The results showed that while the current use of simulation-based training in Nigeria is low, there is uniform acceptance of VR simulation as a training modality, resulting in a statement being issued by the Paediatric Association of Nigeria that called for Nigerian pediatricians to integrate and promote simulation based education in pediatric treatments and management.

She is now working with partners at the University of Lagos, Nigeria and Alupe University, Kenya to enroll about 300 health care providers from 20 facilities on a trial testing the simulation’s impact on neonatal resuscitation performance. The randomized trial will compare provider groups receiving the VR simulation with groups receiving a video training or standard in-person training. A mobile platform from Indiana University, called mobile Helping Babies Survive (mHBS), will capture data from each game session, in-person simulation, and observed newborn resuscitation, storing it for later analysis in a health information database so that researchers can identify which areas of the curriculum were better reinforced by the VR simulation.

One particular area that interests Umoren and others involved in health care simulation training is determining if VR can aid the provider in activation – that is getting a trainee to move forward quickly in the simulation. She explains how the VR simulation may help overcome challenges with activation by offering visual prompts that a new action is needed and encourage the user to move forward when they get stuck on a step.

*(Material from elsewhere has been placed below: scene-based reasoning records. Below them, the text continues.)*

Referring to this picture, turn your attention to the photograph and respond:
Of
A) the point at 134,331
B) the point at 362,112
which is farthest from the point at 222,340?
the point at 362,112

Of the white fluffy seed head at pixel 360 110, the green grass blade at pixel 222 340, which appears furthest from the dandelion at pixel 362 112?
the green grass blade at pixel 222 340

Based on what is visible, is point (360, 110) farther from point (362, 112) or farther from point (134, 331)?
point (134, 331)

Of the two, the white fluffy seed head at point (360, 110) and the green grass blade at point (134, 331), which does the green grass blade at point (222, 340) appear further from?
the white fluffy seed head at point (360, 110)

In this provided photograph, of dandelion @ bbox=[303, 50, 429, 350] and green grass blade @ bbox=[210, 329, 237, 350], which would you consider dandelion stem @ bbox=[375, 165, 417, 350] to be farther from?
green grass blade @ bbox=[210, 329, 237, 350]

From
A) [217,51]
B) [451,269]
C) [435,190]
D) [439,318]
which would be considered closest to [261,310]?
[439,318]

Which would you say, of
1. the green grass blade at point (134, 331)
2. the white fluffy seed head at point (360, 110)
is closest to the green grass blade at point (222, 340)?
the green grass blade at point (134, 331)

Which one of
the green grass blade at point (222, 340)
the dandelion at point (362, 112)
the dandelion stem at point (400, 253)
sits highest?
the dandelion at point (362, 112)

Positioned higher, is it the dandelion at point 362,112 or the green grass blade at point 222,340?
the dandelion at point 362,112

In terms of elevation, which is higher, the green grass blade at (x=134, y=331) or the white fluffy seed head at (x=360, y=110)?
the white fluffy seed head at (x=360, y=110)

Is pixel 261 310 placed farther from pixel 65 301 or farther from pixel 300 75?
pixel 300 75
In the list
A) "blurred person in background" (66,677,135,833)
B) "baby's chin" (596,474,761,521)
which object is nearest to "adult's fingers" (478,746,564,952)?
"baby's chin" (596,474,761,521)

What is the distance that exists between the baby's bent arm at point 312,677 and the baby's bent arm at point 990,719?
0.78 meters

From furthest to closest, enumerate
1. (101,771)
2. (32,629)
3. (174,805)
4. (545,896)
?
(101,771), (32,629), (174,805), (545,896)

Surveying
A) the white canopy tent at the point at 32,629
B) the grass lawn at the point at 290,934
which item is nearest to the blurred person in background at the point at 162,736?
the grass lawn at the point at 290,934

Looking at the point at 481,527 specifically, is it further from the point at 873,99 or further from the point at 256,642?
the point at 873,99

“We want to reinforce the correct approach, so that means not allowing the user to make so many wrong choices that the baby dies during the simulation,” she said. “Rather, we want to keep providers on the right track, hard-wiring their knowledge of the correct steps to successfully resuscitate the baby.”

Early evidence encourages researchers

While the researchers eagerly await the data from the trial to determine if the tool is effective in facilitating resuscitation training at the sites in Nigeria and Kenya, both the data from the usability studies and healthcare worker receptiveness to the new training modality are encouraging.

Umoren tells the story of a UW biomedical engineering student with no neonatal resuscitation experience who first demoed the virtual training and then went down to a standard simulation lab. While exploring the features of the manikin which included the ability to cry, she noticed that the student placed the hat on the manikin as soon as it started crying, mimicking the next step in the virtual simulation.

When Umoren asked the student why she did that, she responded, “Just like in the training, so that the baby doesn’t get cold.”

“I was amazed to see how the skills introduced in the virtual training immediately translated to real-world practice,” Umoren said. “It’s just one example, but it displays why I think all of our partners have been so receptive and excited to have the opportunity to help develop and test this training.”